I did just that. :o)
Then, I decided to research it. I'm one of those annoying people who enjoys memorizing little-known details about things that I'm interested in. (My brother is to be credited for this, I think, along with lots of other habits and quirks that I have...he's an influential guy, not just to me, but to a lot of people.) I really just like to be informed, because ignorance (not the kind that you can't help, but the kind that you CAN help) is one of my pet peeves. So I always check up on things. So I found out that Michael Buble has a sad history with love songs & girls.
He was engaged for a while to Debbie Timuss (stage actress), for whom he wrote "Home. Then they broke off the engagement. Afterwards, backstage somewhere, he met Emily Blunt (English actress) and dated her for a while, and he wrote "Everything" for her...but they recently broke up, too. Kind of ruins a love song for you, doesn't it?
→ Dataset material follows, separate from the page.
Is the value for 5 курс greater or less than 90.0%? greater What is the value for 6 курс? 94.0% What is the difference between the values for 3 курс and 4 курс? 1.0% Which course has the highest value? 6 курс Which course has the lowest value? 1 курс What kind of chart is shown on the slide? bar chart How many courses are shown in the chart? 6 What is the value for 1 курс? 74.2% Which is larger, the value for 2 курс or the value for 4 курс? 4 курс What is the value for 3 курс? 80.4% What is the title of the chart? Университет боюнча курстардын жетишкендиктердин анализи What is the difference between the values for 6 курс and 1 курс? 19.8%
I mentioned this misfortune to Ray Smith, who replied in an interesting way. He said,
"Well of course it happened that way."
I was confused. Guy+girl+really sweet romantic song=breakup? Hmm...that's not usually how my math adds up (Then again, I'm not much of a math wizard. ...but still.) He proceeded,
"When a guy writes an incredibly romantic song for a girl, it goes one of two ways: she either loves it and goes crazy over him, or she gets really creeped out and claustrophobic and leaves him."
Sad but true, isn't it? It's even sadder that I can see the logic behind both sides. Man, the human mind is messed up.
All I have to say is that most girls that I know feel like this:
If someone wants to write us a song saying,

"And in this crazy life, and through these crazy times
It's you, it's you, You make me sing
You're every line, you're every word, you're everything,"

they have our permission. Especially if they can sing like Michael Buble.